Theory And Practice (A Short Story)

meghalaya-ladrampai-coal-mine-labourer-from-nepal-shaym-prasad-pokharel

It was early morning on the 16th day of Margazhi (the month). The day’s discourse concluded on the 16th Thiruppavai paasuram (see note on Thiruppavai at the end), peeling away its literal sense to uncover its manifold metaphorical allusions:

*naayaganaay ninRa, nandagOpanuDaiya
kOyil kaappaanE!* koDit tOnRum tOraNa
vaayil kaappaanE!* maNik kadavaM taaL tiRavaay*…   

The audience dispersed, some to the adjoining temple for darshan and some spilling onto the street heading homewards.

The man and the woman, the first to emerge, paused at the gate where footwears were left behind on the outside before entering the temple.

She saw here and there and said: ‘I can’t find my chappals. Had left them right here.’

The man: ‘Look carefully, it must be somewhere here.’

‘I’ve seen all around…it’s not here.
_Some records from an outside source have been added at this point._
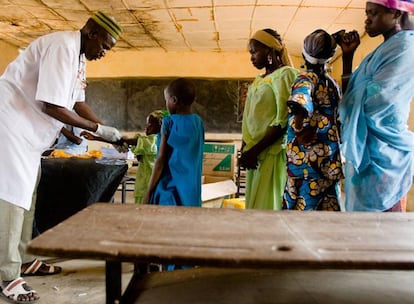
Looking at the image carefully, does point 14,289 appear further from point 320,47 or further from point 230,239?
point 320,47

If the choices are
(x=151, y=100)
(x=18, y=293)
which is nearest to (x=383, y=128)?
(x=18, y=293)

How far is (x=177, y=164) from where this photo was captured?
1.77m

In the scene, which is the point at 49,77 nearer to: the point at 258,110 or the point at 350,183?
the point at 258,110

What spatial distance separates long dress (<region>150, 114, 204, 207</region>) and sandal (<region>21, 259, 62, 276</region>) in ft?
2.91

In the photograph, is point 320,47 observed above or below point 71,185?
above

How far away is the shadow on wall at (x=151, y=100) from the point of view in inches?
258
It is a new one.’

‘Whoever told you to wear a new pair to the temple?’

Losing one’s footwear, especially new, at public places like temples is not uncommon.

The man turned to the meek looking Nepali in a crumpled ill-fitting khaki standing at the gate: ‘Watchman, did you see anyone take off wearing her chappals?’

The poor immigrant was used to rudeness: ‘No, Sir. No one was here in the time I’m standing here on watch. You’re the first to come over here.’

Giving him a disdainful look reserved for an erring domestic, the man to his wife in Tamizh: ‘Who knows, this fellow may have swiped it himself. You can’t trust them at all. Days are such…’

The Nepali guessed they were talking about him, none of it complimentary. Mumbling to himself: ‘Don’t they know I’m here to guard the temple’s things and god’s against theft and not for keeping a watch on footwears left outside?’

Just then the woman cried an excited ‘Eureka’: ‘Oh, I found them…thank god. Some mutt had left his jumbo shoes on top of my chappals. That’s why…’

They left, not looking back.

Back at home, his mother to the woman: ‘So how was it today?’

Every day when they returned from the discourse, his mother always wanted know. It would not be out of place to mention she had been to at least half a dozen discourses on the subject before her knees gave way. Still…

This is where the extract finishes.